• Data to use
* * *

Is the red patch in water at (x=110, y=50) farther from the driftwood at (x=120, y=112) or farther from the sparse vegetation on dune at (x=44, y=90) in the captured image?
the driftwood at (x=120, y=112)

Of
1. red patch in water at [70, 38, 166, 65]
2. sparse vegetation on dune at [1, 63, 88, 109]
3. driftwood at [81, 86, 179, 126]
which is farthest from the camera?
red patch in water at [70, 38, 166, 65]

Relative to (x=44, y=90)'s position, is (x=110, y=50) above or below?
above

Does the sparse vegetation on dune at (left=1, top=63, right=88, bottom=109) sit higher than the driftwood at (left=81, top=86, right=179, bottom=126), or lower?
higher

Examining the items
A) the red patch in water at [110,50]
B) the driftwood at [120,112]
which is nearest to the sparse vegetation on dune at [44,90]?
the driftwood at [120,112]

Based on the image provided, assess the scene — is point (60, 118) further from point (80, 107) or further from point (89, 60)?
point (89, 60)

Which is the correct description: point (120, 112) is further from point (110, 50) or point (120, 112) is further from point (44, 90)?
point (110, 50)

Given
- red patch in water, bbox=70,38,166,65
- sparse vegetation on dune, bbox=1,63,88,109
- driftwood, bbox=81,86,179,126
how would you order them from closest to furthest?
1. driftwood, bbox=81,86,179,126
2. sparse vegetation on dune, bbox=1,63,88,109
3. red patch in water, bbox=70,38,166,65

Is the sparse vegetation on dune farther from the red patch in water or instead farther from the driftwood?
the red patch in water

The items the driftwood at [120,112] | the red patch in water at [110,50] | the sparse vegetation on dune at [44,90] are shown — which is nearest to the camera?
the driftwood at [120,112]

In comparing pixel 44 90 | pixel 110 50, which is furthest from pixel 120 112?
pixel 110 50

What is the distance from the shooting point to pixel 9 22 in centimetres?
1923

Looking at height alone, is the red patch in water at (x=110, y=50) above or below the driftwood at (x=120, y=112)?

* * *

• Task goal
The required output is the span of lines from the one containing "Relative to (x=44, y=90)'s" to the last line, reproduced character for character.

• Result
Relative to (x=44, y=90)'s position, is (x=110, y=50) above or below?
above

Does the sparse vegetation on dune at (left=1, top=63, right=88, bottom=109) sit higher than the driftwood at (left=81, top=86, right=179, bottom=126), or lower?
higher

Examining the items
A) the red patch in water at [110,50]
B) the driftwood at [120,112]
which is nearest to the sparse vegetation on dune at [44,90]?
the driftwood at [120,112]

Based on the image provided, assess the scene — is point (60, 118) further from point (80, 107) or further from point (89, 60)?
point (89, 60)

Which is the correct description: point (120, 112) is further from point (110, 50) or point (120, 112) is further from point (44, 90)?
point (110, 50)

Given
- red patch in water, bbox=70,38,166,65
- sparse vegetation on dune, bbox=1,63,88,109
- driftwood, bbox=81,86,179,126
how would you order them from closest to furthest?
1. driftwood, bbox=81,86,179,126
2. sparse vegetation on dune, bbox=1,63,88,109
3. red patch in water, bbox=70,38,166,65

Is the sparse vegetation on dune farther from the red patch in water or instead farther from the driftwood?
the red patch in water

The items the driftwood at [120,112] | the red patch in water at [110,50] | the sparse vegetation on dune at [44,90] are shown — which is nearest to the camera?
the driftwood at [120,112]

In comparing pixel 44 90 | pixel 110 50, which is furthest from pixel 120 112?
pixel 110 50

What is the distance from the shooting point to pixel 9 22 in centimetres?
1923

Looking at height alone, is the red patch in water at (x=110, y=50) above or below the driftwood at (x=120, y=112)?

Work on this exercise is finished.